Plantar solidariedade para defender a vida
Desde setembro do ano passado, o coletivo decidiu fazer suas próprias hortas com legumes, grãos e hortaliças. “A ideia das hortas é produzir alimentos que sejam a base das marmitas que produzimos todas as quartas”, afirma Marco Antonio Pereira, integrante do MST e do Marmitas da Terra. “Com as hortas de ciclo curto e médio, o voluntário tem a chance de acompanhar todo o processo de mexer com a terra, plantar, colher e poder entregar esse alimento para quem precisa na marmita”, explica.
O coletivo dialogou com as famílias do MST do Assentamento Contestado, na Lapa, e com a Escola Latino Americana de Agroecologia para que ali fossem produzidas algumas hortas que seriam trabalhadas pelos voluntários da cozinha. A iniciativa deu certo, e até o momento já foram plantadas mais de 18 mil hortaliças, além de feijão, milho e arroz.

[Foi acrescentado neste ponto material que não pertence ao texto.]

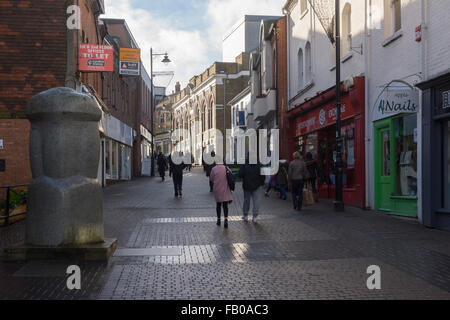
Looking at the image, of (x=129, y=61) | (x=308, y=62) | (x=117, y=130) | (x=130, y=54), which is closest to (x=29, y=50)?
(x=308, y=62)

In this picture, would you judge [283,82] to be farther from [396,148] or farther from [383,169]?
[396,148]

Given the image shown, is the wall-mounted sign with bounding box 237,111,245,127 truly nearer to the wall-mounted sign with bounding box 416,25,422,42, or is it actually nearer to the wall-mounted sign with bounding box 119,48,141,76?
the wall-mounted sign with bounding box 119,48,141,76

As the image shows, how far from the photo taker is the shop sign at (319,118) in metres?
Answer: 16.9

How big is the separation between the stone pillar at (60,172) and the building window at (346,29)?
453 inches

Todos os sábados o mutirão sai da capital e vai para o assentamento aprender a plantar, cuidar da terra e colher.
Os resultados vieram rápido. Em janeiro deste ano, o coletivo fez sua primeira grande colheita. Foram cerca de quatro mil quilos de feijão orgânico. Bárbara Górski Esteche, advogada, integrante do Movimento de Assessoria Jurídica Universitária Popular (MAJUP), conta que nunca tinha colhido feijão antes e que mesmo assim conseguiu participar efetivamente do trabalho com as instruções que recebeu.

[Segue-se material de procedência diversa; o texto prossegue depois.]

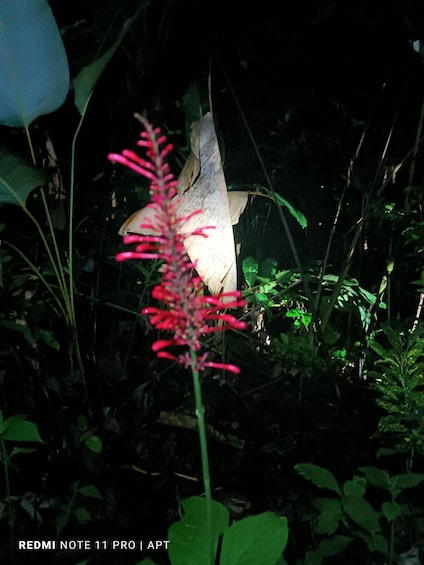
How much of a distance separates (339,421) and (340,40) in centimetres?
121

“Foi muito especial, principalmente pelo momento em que estamos vivendo de pandemia. Para o MAJUP também faz muito sentido porque desde o início participamos de ações junto ao MST”, acrescenta. O feijão colhido foi para três cozinhas comunitárias de Curitiba e também fez parte das doações de alimentos de fevereiro a famílias em situação de vulnerabilidade social em bairros periféricos da capital.
Neste 1º de maio, as comemorações do Dia Internacional dos Trabalhadores e das Trabalhadoras aconteceram em uma grande ação, batizada como “Plantar solidariedade para defender a vida”, em que o Marmitas da Terra participou junto a outras entidades, movimentos populares e sindicatos. Foram doadas 560 cestas de alimentos e 100 cargas de gás a famílias do bairro Sabará, região sul da capital. O trabalho do coletivo iniciou uma horta comunitária junto aos moradores e ao Centro de Assistência Social Divina Misericórdia (CASDM), espaço administrado pelo Centro de Integração Social Divina Misericórdia (CISDIMI), no bairro.
Por comida, vacina e Saúde
Segundo dados da Pesquisa Nacional por Amostra de Domicílios (Pnad) Contínua, são 14,200 milhões de trabalhadores e trabalhadoras desempregados e seis milhões de desalentados (que desistiram de procurar emprego) no Brasil.
Se a falta de trabalho cresce, a fome também é alarmante. Pelo menos 19 milhões de brasileiros passam fome e 116,8 milhões de pessoas, mais da metade dos domicílios no país, enfrentam algum grau de insegurança alimentar. A pesquisa é da Rede Brasileira de Pesquisa em Soberania e Segurança Alimentar e Nutricional (Rede Penssan), divulgada no início de abril.
Além disso, os números de vítimas da pandemia também assustam. No Brasil, já são mais de 400 mil mortes por conta da Covid-19. Por isso, a ação do último sábado também cobrou o direito à vacinação para toda a população, a defesa do SUS e o auxílio emergencial de R$ 600 para cada trabalhador sem renda.